WORK ORDER
For the material below, return exactly the lines starting at the line containing "St. Cecilia 2 Metal Ornament (Front)" and ending at the line containing "Def Leppard 'Target", both ends included, and no others.

────────

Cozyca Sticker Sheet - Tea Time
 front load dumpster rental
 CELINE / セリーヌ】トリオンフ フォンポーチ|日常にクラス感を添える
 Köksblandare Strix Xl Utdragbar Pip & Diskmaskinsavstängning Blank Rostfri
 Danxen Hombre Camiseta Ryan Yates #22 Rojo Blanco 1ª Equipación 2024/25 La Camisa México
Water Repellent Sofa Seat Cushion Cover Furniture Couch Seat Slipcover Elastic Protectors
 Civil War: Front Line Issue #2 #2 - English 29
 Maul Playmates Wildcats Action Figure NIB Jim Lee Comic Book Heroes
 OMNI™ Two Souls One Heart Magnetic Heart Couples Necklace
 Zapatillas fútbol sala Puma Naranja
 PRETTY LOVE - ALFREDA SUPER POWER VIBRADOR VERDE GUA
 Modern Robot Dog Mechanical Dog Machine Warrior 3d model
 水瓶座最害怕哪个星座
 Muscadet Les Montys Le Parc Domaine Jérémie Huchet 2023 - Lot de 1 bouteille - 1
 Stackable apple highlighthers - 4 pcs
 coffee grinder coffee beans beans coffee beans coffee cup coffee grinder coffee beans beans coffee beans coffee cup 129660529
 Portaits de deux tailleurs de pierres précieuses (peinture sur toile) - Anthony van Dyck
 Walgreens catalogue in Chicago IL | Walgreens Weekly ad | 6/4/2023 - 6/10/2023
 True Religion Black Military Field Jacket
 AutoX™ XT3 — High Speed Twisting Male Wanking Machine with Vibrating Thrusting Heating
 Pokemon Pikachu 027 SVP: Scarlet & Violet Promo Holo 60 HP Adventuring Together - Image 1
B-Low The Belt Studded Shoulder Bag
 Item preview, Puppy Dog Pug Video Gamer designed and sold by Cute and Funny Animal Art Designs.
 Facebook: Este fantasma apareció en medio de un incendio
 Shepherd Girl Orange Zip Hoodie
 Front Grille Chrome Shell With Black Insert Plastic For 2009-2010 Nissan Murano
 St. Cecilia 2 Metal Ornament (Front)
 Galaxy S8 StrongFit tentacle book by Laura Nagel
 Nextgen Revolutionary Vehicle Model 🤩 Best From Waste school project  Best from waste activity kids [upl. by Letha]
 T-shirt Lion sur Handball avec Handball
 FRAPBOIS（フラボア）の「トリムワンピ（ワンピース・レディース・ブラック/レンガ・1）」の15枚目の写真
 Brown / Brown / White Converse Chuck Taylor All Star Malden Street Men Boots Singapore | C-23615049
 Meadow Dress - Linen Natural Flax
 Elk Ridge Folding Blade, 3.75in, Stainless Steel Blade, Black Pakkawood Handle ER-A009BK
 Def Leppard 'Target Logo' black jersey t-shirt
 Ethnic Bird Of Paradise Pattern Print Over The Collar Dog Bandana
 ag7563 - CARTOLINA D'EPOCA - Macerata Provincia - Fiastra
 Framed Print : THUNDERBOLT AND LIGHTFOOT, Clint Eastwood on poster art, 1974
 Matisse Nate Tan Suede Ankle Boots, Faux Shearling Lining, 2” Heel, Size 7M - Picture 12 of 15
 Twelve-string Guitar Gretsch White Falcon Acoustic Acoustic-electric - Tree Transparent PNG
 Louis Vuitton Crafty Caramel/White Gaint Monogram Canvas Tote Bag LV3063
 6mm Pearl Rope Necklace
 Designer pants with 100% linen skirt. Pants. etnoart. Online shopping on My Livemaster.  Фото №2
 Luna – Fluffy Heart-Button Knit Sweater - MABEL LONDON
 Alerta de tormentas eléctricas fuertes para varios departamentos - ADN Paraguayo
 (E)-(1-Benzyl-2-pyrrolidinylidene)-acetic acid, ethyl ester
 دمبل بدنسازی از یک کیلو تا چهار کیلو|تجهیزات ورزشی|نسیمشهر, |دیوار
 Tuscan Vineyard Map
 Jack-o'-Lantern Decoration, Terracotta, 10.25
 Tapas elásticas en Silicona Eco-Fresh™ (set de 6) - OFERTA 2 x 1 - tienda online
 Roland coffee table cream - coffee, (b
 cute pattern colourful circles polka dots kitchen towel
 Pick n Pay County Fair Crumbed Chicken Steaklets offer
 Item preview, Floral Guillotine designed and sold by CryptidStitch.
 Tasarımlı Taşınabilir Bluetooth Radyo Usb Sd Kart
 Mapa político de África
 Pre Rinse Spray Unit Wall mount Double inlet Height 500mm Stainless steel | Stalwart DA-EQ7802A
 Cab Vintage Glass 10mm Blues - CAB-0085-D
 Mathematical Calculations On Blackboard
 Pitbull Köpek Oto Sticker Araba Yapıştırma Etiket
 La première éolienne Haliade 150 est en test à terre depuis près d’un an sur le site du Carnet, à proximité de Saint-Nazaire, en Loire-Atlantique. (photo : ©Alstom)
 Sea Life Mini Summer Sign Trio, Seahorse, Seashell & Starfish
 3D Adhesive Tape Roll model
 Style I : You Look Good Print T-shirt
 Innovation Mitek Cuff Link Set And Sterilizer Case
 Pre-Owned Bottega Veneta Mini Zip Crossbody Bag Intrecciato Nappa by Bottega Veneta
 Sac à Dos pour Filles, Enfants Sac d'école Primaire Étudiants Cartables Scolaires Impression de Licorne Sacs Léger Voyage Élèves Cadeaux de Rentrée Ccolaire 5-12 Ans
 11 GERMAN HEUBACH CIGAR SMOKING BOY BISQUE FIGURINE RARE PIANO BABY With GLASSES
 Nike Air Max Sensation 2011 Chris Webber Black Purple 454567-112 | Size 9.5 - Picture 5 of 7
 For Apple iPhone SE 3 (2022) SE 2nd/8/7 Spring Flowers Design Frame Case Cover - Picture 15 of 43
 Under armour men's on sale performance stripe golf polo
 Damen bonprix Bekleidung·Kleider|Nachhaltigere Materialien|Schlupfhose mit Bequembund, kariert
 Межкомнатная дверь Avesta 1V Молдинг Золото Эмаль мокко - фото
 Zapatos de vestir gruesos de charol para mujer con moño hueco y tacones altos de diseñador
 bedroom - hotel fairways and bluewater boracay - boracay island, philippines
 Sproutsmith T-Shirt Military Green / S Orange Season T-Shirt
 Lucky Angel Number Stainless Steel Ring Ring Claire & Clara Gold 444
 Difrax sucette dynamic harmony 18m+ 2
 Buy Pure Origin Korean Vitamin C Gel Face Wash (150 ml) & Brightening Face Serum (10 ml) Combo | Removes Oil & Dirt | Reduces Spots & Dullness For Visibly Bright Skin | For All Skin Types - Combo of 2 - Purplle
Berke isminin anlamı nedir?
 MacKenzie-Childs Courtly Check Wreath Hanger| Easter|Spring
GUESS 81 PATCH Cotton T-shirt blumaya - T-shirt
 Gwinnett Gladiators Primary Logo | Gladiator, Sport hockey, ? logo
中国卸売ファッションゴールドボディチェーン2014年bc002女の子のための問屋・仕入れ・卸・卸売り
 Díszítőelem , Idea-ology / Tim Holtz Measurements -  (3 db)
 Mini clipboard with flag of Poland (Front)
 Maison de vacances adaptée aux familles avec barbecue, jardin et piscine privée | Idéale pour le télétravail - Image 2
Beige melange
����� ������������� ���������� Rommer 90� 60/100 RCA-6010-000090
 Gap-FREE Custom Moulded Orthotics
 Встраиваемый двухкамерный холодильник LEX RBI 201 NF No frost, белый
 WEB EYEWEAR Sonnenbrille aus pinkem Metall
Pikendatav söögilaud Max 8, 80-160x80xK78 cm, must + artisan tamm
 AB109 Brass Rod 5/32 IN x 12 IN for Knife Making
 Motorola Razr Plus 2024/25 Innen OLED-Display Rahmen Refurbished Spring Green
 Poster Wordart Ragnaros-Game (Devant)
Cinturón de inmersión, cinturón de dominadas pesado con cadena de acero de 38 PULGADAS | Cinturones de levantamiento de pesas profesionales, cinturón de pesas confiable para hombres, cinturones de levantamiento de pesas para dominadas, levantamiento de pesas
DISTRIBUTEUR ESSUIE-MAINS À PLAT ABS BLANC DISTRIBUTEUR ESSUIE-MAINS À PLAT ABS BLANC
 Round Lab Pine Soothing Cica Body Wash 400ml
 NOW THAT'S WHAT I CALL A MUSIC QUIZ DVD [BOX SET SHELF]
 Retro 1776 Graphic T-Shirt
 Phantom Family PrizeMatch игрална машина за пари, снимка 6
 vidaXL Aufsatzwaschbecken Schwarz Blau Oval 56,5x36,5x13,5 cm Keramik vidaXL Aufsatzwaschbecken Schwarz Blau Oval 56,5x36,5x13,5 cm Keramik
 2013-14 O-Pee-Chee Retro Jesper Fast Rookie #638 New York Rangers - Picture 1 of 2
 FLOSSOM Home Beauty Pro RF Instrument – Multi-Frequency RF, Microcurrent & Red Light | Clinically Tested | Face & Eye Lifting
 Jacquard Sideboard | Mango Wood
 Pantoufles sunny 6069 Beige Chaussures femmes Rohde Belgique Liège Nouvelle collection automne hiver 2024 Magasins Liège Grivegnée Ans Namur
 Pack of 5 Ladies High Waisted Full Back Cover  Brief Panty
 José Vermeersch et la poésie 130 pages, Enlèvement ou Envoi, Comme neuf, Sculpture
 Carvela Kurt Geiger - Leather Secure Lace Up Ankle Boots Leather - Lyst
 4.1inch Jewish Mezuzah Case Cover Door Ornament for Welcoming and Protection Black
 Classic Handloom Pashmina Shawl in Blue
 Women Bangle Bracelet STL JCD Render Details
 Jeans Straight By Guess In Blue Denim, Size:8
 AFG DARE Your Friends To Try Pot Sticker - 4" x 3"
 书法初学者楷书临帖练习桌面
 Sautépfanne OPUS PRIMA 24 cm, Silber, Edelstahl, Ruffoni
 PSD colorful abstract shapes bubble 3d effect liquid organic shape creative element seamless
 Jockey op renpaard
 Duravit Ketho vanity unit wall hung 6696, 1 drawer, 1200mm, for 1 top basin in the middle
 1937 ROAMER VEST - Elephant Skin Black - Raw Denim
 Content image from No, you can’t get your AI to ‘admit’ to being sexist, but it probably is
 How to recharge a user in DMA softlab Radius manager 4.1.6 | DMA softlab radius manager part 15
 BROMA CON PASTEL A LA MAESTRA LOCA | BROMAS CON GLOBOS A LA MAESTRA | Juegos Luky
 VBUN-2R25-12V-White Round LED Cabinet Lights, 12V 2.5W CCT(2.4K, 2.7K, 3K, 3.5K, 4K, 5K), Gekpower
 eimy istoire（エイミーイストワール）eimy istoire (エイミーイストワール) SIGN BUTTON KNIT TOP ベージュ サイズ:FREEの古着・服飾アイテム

────────

ANSWER
 St. Cecilia 2 Metal Ornament (Front)
 Galaxy S8 StrongFit tentacle book by Laura Nagel
 Nextgen Revolutionary Vehicle Model 🤩 Best From Waste school project  Best from waste activity kids [upl. by Letha]
 T-shirt Lion sur Handball avec Handball
 FRAPBOIS（フラボア）の「トリムワンピ（ワンピース・レディース・ブラック/レンガ・1）」の15枚目の写真
 Brown / Brown / White Converse Chuck Taylor All Star Malden Street Men Boots Singapore | C-23615049
 Meadow Dress - Linen Natural Flax
 Elk Ridge Folding Blade, 3.75in, Stainless Steel Blade, Black Pakkawood Handle ER-A009BK
 Def Leppard 'Target Logo' black jersey t-shirt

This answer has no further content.